05 June 2017 | BRIDGE TO INDIA
“In order to fulfill my solemn duty to protect America and its citizens, the United States will withdraw from the Paris climate accord,” US President Donald Trump said last week. The move has already been criticized extensively within and outside the US. No other country seems willing to support the US, and in fact, the action has prompted several countries to reiterate their commitment to the climate accord. The reason simply is that renewable energy has crossed the point of no return. It is financially and operationally viable and the old ‘carrot and stick’ approach is fast becoming irrelevant. We see a limited short-term impact of this announcement within US and almost no impact on India.
- Most states and end-consumers, even within the US, will continue to accelerate adoption of renewable energy and other green energy programs because of their improving techno-commercial merits;
- As the US can only exit the accord after three years, many analysts point out that the decision could be overturned by a new US President before it is implemented;
- The US decision to withdraw from the Paris accord is unfortunate but largely, a non-event for India’s renewable energy sector;
Soon after President Trump said he would pull out of the Climate Agreement, governors of California, Washington, New York, Massachusetts, Vermont, Connecticut and Rhode Island, representing 15% of the country’s emissions, banded together to continue to work toward the global climate accord target.

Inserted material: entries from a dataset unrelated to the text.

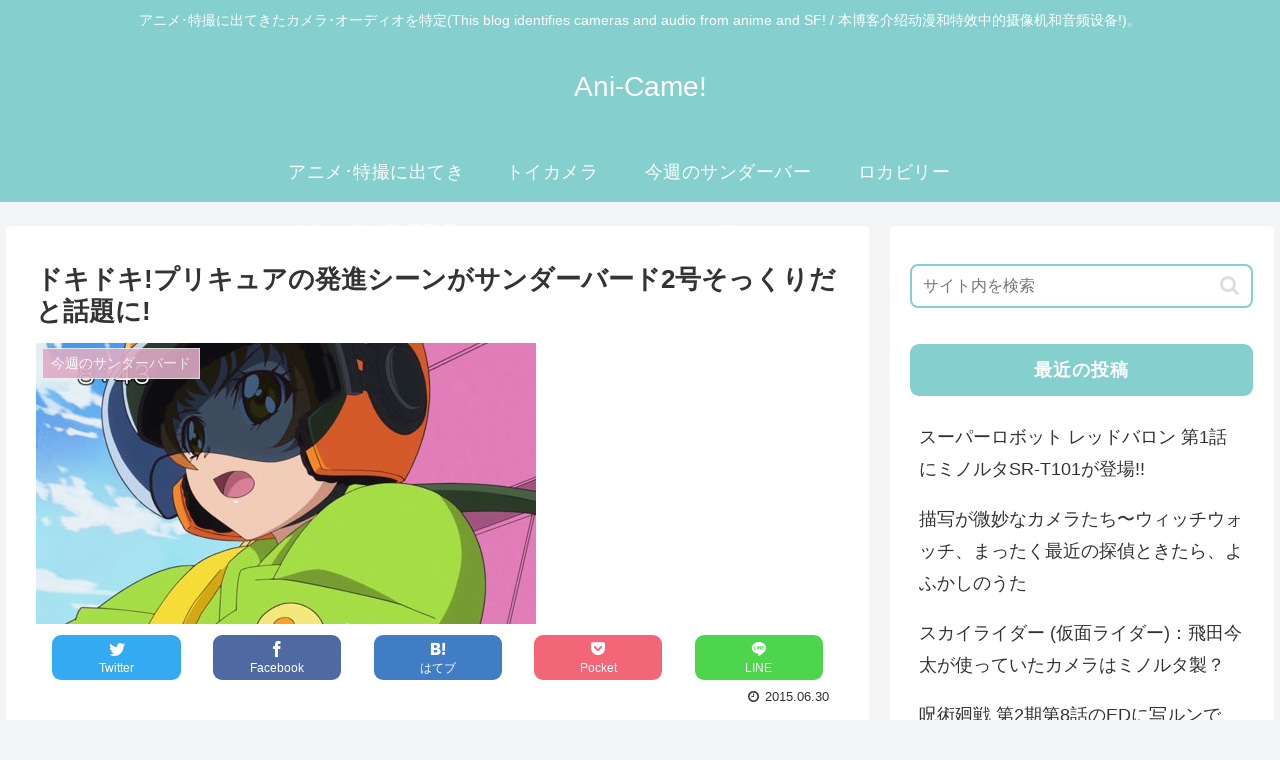

--- FILE ---
content_type: text/html; charset=utf-8
request_url: https://accounts.google.com/o/oauth2/postmessageRelay?parent=https%3A%2F%2Fanicame.com&jsh=m%3B%2F_%2Fscs%2Fabc-static%2F_%2Fjs%2Fk%3Dgapi.lb.en.2kN9-TZiXrM.O%2Fd%3D1%2Frs%3DAHpOoo_B4hu0FeWRuWHfxnZ3V0WubwN7Qw%2Fm%3D__features__
body_size: 162
content:
<!DOCTYPE html><html><head><title></title><meta http-equiv="content-type" content="text/html; charset=utf-8"><meta http-equiv="X-UA-Compatible" content="IE=edge"><meta name="viewport" content="width=device-width, initial-scale=1, minimum-scale=1, maximum-scale=1, user-scalable=0"><script src='https://ssl.gstatic.com/accounts/o/2580342461-postmessagerelay.js' nonce="TKYQftV423Jy3rcZaxgQLg"></script></head><body><script type="text/javascript" src="https://apis.google.com/js/rpc:shindig_random.js?onload=init" nonce="TKYQftV423Jy3rcZaxgQLg"></script></body></html>

--- FILE ---
content_type: text/html; charset=utf-8
request_url: https://www.google.com/recaptcha/api2/aframe
body_size: 248
content:
<!DOCTYPE HTML><html><head><meta http-equiv="content-type" content="text/html; charset=UTF-8"></head><body><script nonce="vDu6lDFd5twEnb-UMoyb3A">/** Anti-fraud and anti-abuse applications only. See google.com/recaptcha */ try{var clients={'sodar':'https://pagead2.googlesyndication.com/pagead/sodar?'};window.addEventListener("message",function(a){try{if(a.source===window.parent){var b=JSON.parse(a.data);var c=clients[b['id']];if(c){var d=document.createElement('img');d.src=c+b['params']+'&rc='+(localStorage.getItem("rc::a")?sessionStorage.getItem("rc::b"):"");window.document.body.appendChild(d);sessionStorage.setItem("rc::e",parseInt(sessionStorage.getItem("rc::e")||0)+1);localStorage.setItem("rc::h",'1769014842087');}}}catch(b){}});window.parent.postMessage("_grecaptcha_ready", "*");}catch(b){}</script></body></html>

In addition, 30 leading US corporates including Citigroup, Coca-Cola, Corning, Dow Chemical, DuPont, General Electric, Goldman Sachs, also committed to continue meeting their targets. More states and businesses can be expected to follow suit. Equally important is the fact that according to Article 28 of the agreement, each country that enters into it must remain for three years. They may subsequently choose to withdraw but with one more year of notice. Many analysts point out that a new US President in early 2021 (or earlier) could overturn this decision before it is implemented. Overall, we believe that fallout from the Trump decision on renewable energy and electric vehicles will be very limited even in the US. There may be a limited short-term impact on new investment plans, which may, in turn, impact global supply chain and slow sector progress.

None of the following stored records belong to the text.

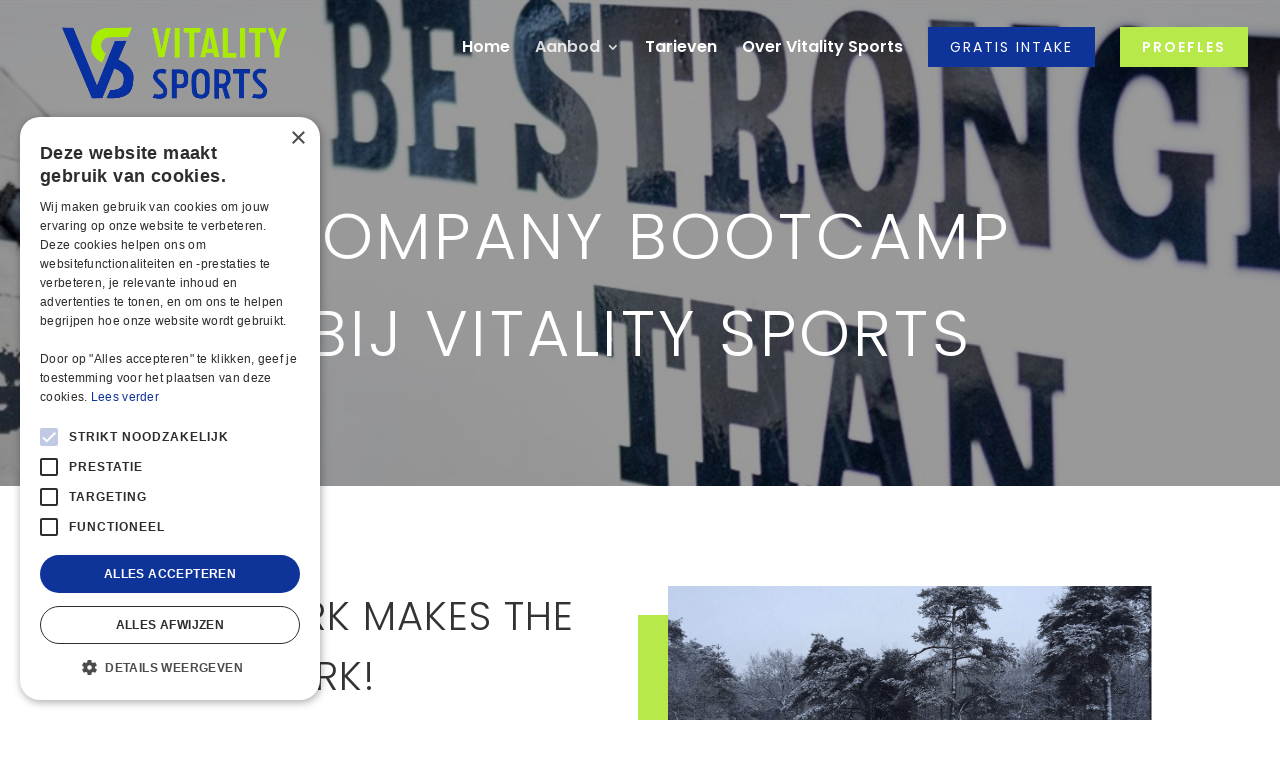

--- FILE ---
content_type: application/x-javascript
request_url: https://vitalitysports.nl/wp-content/plugins/klasse-plugin/assets/build/public/nf-session.js?ver=0.1.32
body_size: -153
content:
jQuery(document).ready((function(e){e(".kp-session-value").each((function(){var a=e(this).data("field-key"),t=e(this).data("value-before"),s=e(this).data("value-after"),n=e(this).data("nonce");e.ajax({url:kp_ajax_object.ajax_url,type:"post",data:{action:"kp_get_session_value",field_key:a,value_before:t,value_after:s,_wpnonce:n},success:function(t){e('.kp-session-value[data-field-key="'+a+'"]').html(t)}})}))}));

From India’s perspective, the Trump decision would, in all likelihood, be positive for attracting even more technology, investment and expertise from other countries. The US has been an important partner for Indian renewable sector. Overseas Private Investment Corporation (OPIC), the US development finance institution, has funded several Indian developers including Azure Power and ReNew Power. It has also recently committed to provide USD 400 million of financing as part of the US-India Clean Energy Finance Facility (USICEF) for rooftop solar. Meanwhile, United States Agency for International Development (USAID) has been supporting various capacity building and technical assistance initiatives (solar rooftop program for Indian Railways and Indian Oil, net metering programs in Bangalore and Jaipur, off-grid solar). However, the Indian government has maintained that the country’s renewable energy expansion is largely self-financed and the current level of financial support from developed nations is significantly below what was promised. We believe that India would be able to mitigate the impact by suitable planning and recalibration of various programs.
In our view, the US decision to withdraw from the Paris accord is unfortunate but largely, a non-event.